The economic miracle from the 1950s on was spectacular. Its glorious islands today attract hordes of tourists. Greece continues to excel in shipping. With bread and fish to eat and olives and grapes to sell, they will survive even if their bloated modern services sector takes a blow. If they were to be thrown out of the euro-zone, they would revert to a very weak drachma, good for their exports, even if useless for any imports. For the rest of the euro-zone, this would mean even greater anxieties about the euro surviving, the collapse of several French banks that routed derivatives-driven loans and a rising spiral of unemployment in the northern cities, with little for them to fall back on.

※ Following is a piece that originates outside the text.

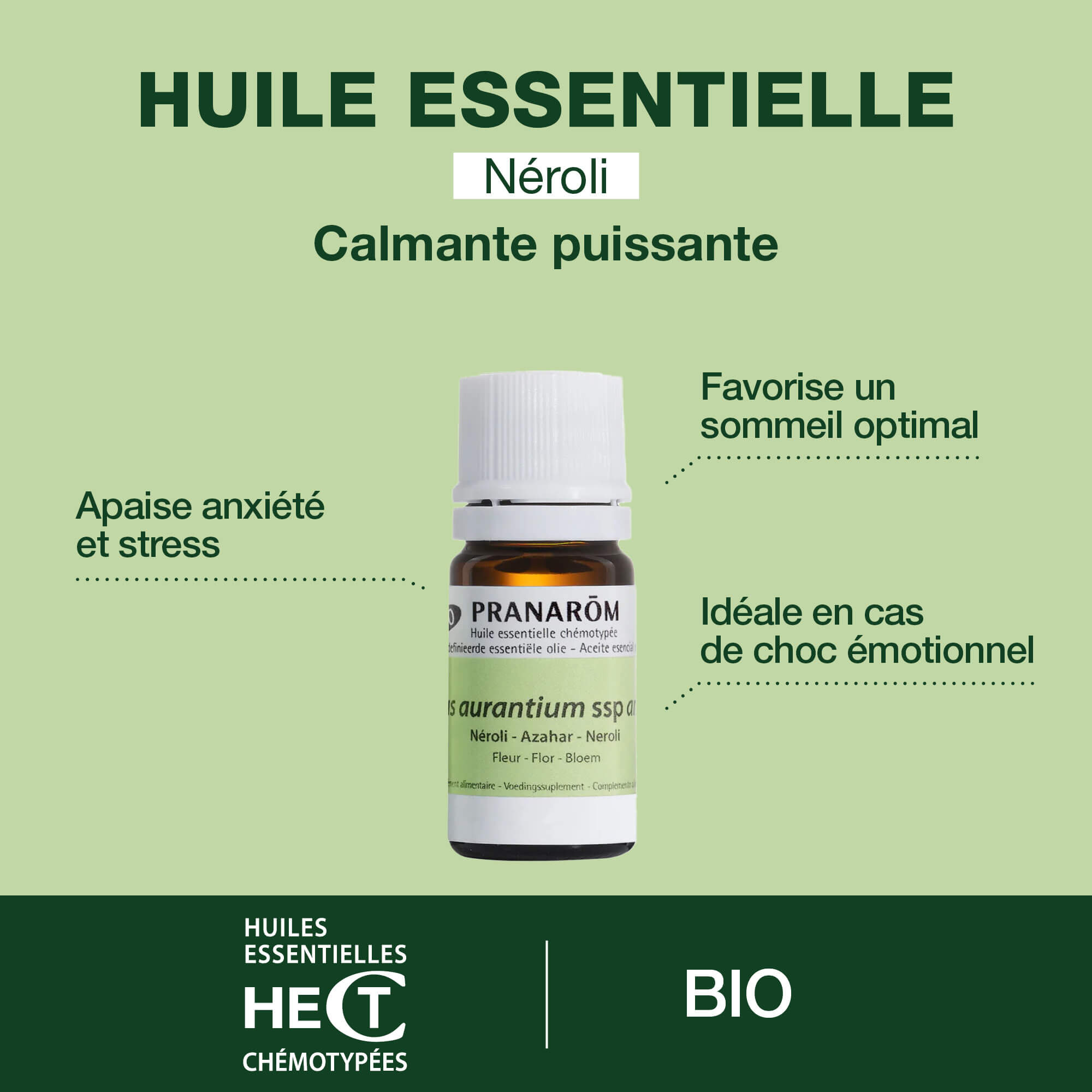 PRANAROM Huile Essentielle de Néroli - Bio 5 ml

With 30-odd years of a protester’s career behind her, perhaps Ms Merkel looked beyond the negotiating table at the righteous indignation of the demonstrators on the streets. She may have been astute enough to recognise their economic strength or wonder, at any rate, if the government she was dealing with was at all representative of the public weal, which sang a tune very different from the parliamentary consensus on austerity cuts.
Mirroring Hazare
The outrageous arrest and release of Kostas Vaxevanis, the intrepid editor of Hot Doc, on October 27, for publishing names from the Lagarde list, bear an uncanny resemblance to the ham-handed manner in which Anna Hazare was treated by the Indian government two years ago when he stepped out for his fast against corruption in high places. The high-handedness of government in the case of Anna led to such public anger that Parliament was forced ultimately to swallow its pride and issue a “Sense of the House” resolution guaranteeing three essential features of the institution of an ombudsman that Anna had been demanding. The repressive act in Greece not only adds to the public distrust of the newly elected government led by New Democracy, but also thereby, queers the pitch for any meaningful negotiations between the elite troika of the IMF-EU-ECB and the present government whose credibility is at stake.

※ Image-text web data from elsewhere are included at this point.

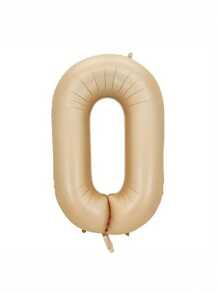 1pc Number Design Balloon, 32 Inch Number Balloon For Birthday Party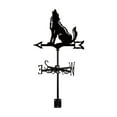 thumbnail image 1 of Soporte de techo de de hierro, veleta, decoración del jardín, indicador de dirección del viento para pérgolas, invernaderos, instalación simple, 1 of 9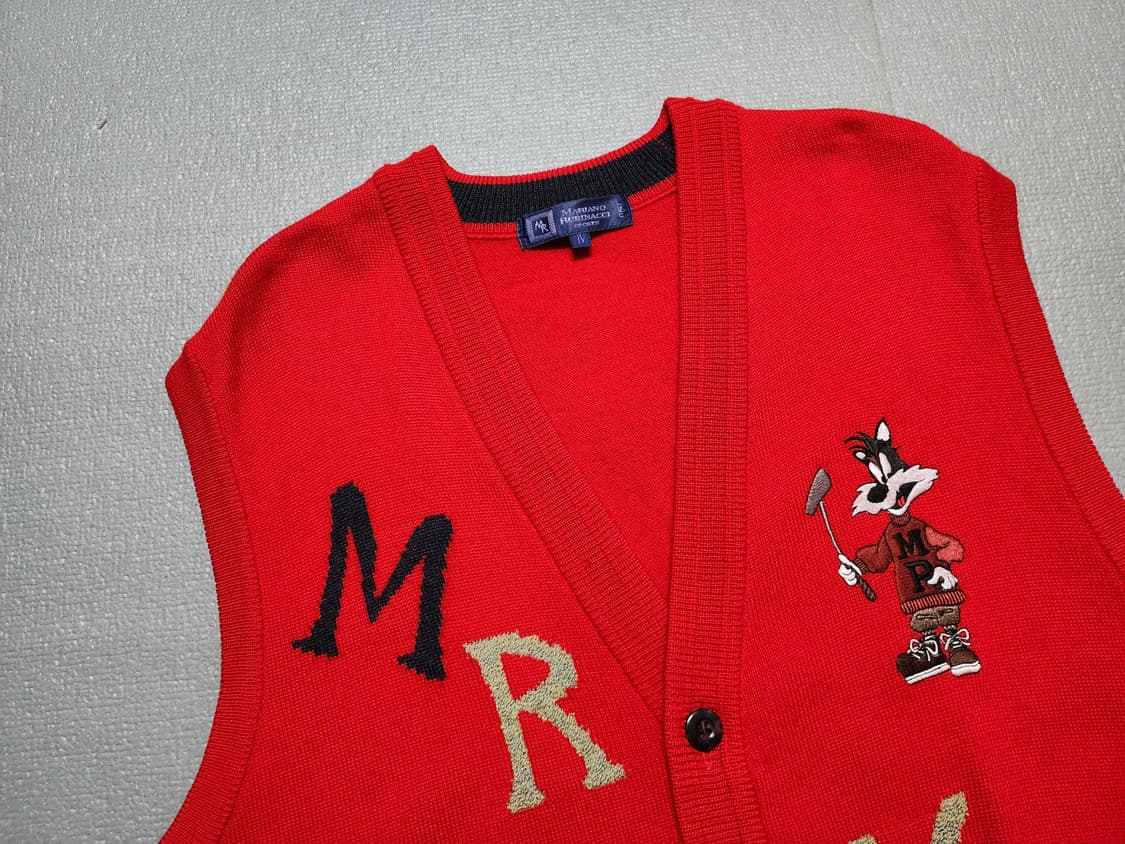 빈티지 울 니트 조끼 베스트 상품이미지2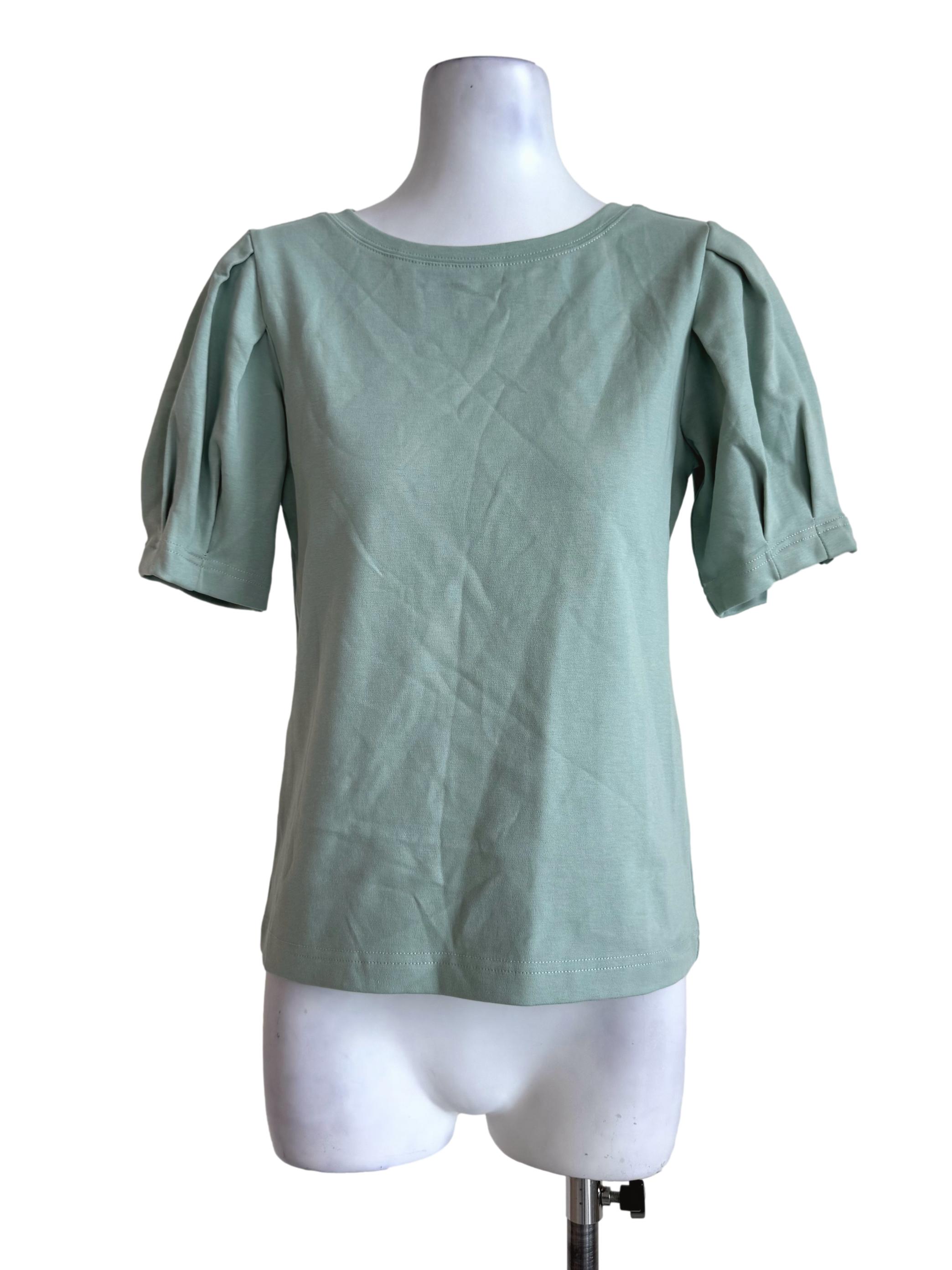Sage Green Round Neck Shirt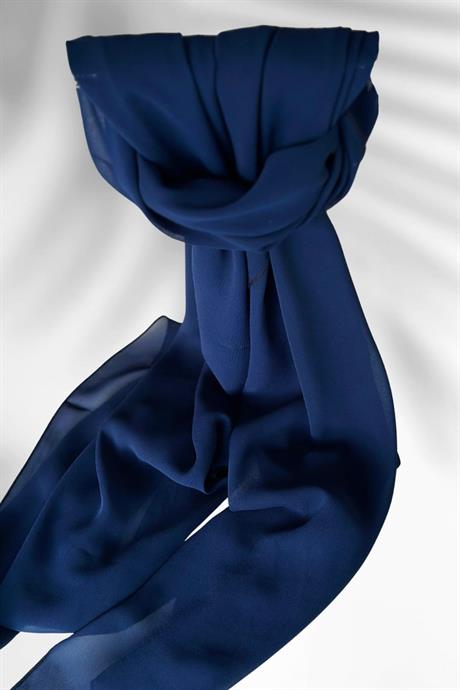 Multi Şifon Şal Lacivert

While the troika needs to realise its own vulnerability and appreciate the difference between the real and the money economies it is dealing with, the government in turn needs to be mindful of the will of the people to reclaim economics as a moral science. Hopefully, the charges of breach of privacy that Mr. Vaxevanis faces will be viewed by the magistrate not only in the context of the public outcry against tax evasion by the rich and powerful but also in the light of Aristotle’s famous dictum: “Privacy is idiocy, the breeding ground of all criminality.”